### PAGE EXTRACT
BROWNSBURG, Ind. (July 31, 2015)--  A Brownsburg man had to have part of his leg amputated after a driver hit him and took off.

On Friday, Mark Wilson was riding his Harley on 136 in Brownsburg when he says a driver slammed into him and kept on driving.

“I just started saying to myself I’m going to be hit, I’m going be hit, I’m going be hit,’” remembers Mark Wilson, hit-and-run victim.

At least two people stopped to help Wilson when he was on the side of the street. They helped to keep him calm and called 911.

“I knew I was in trouble. Things are not going to end well,” says Wilson.

Wilson has road rash on his arm but the most serious injuries were to his right leg.  Doctors had to amputate his right leg below the knee.

“In a strange way God does things in his time and in his manner,” says Wilson.

While Wilson has been working to get better, investigators have been working the scene. Police found just what they needed to track down the driver.  They found a piece of car debris. On that piece was the car’s VIN number.

### PARTS OF THE EXERCISE
1. In the hit-and-run report, what did police find on the piece of car debris?
2. Please carry on the hit-and-run report from its final sentence.

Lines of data
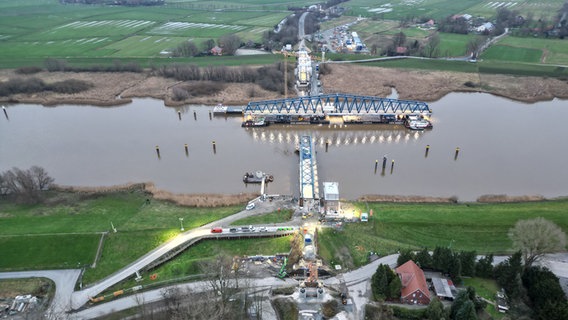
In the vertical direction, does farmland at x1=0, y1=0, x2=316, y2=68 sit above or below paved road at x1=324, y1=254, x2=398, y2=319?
above

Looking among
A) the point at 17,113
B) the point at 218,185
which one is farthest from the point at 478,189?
the point at 17,113

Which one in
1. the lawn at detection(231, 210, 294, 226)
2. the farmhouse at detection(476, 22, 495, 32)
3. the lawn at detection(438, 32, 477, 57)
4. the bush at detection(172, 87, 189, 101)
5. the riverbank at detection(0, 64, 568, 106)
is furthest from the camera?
the farmhouse at detection(476, 22, 495, 32)

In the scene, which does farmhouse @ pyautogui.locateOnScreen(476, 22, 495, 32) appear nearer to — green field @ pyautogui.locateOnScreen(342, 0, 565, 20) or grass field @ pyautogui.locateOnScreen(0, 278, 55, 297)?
green field @ pyautogui.locateOnScreen(342, 0, 565, 20)

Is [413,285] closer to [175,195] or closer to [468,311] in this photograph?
[468,311]

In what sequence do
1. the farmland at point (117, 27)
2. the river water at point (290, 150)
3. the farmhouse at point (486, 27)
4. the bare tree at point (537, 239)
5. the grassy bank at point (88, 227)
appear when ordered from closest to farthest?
1. the bare tree at point (537, 239)
2. the grassy bank at point (88, 227)
3. the river water at point (290, 150)
4. the farmland at point (117, 27)
5. the farmhouse at point (486, 27)

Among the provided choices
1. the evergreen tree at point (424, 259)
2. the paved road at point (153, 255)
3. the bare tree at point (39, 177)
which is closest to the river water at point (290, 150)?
the bare tree at point (39, 177)

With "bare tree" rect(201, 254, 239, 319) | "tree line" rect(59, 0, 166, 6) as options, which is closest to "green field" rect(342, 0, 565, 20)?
"tree line" rect(59, 0, 166, 6)

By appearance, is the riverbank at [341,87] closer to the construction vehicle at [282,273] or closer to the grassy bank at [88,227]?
the grassy bank at [88,227]
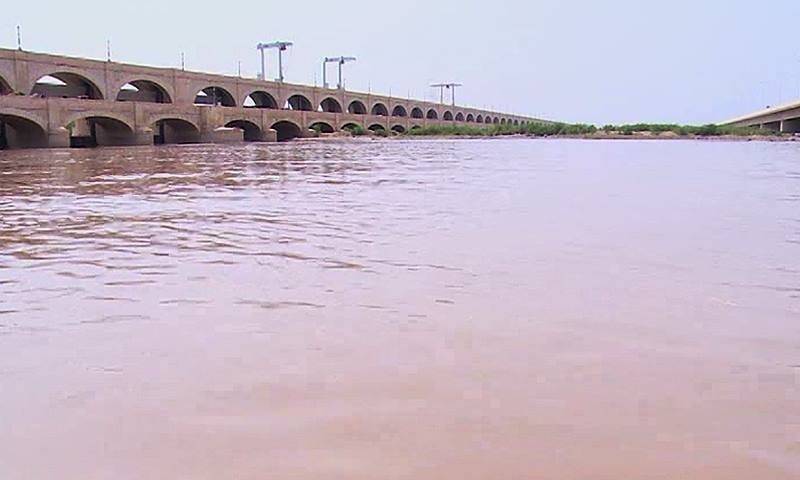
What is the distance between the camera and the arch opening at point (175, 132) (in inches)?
2237

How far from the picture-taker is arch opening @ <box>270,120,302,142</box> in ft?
237

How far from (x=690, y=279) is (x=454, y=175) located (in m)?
13.9

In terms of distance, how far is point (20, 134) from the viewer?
44.8 meters

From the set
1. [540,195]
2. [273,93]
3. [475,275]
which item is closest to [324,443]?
[475,275]

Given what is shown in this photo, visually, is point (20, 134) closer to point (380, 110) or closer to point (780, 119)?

### ANSWERS BY TASK
1. The car's VIN number.

2.
“And there it lies with basically the automobile fingerprint laying there at the feet of the scene of the crime.  How does that happen? It’s a God thing, that’s why I’m a man of belief,” says Wilson.

Police ran the VIN number and tracked down the suspect, Allen Foist.  Court papers reveal he admitted to officers that he hit something but he thought it was the curb.  Foist has been charged with leaving the scene of a crash with serious bodily injuries.

“I do forgive him, that’s just the nature of who I am,” says Wilson.

The almost 50-year-old man is going to have to learn how to walk all over again, but he’s up for the challenge.  Although his leg might not be as strong as it used to, his heart and his spirit are stronger than ever.

“There have been too many positives, too many things that have happened to see a potentially good fitting end to what could’ve been a tragic story,” says Wilson.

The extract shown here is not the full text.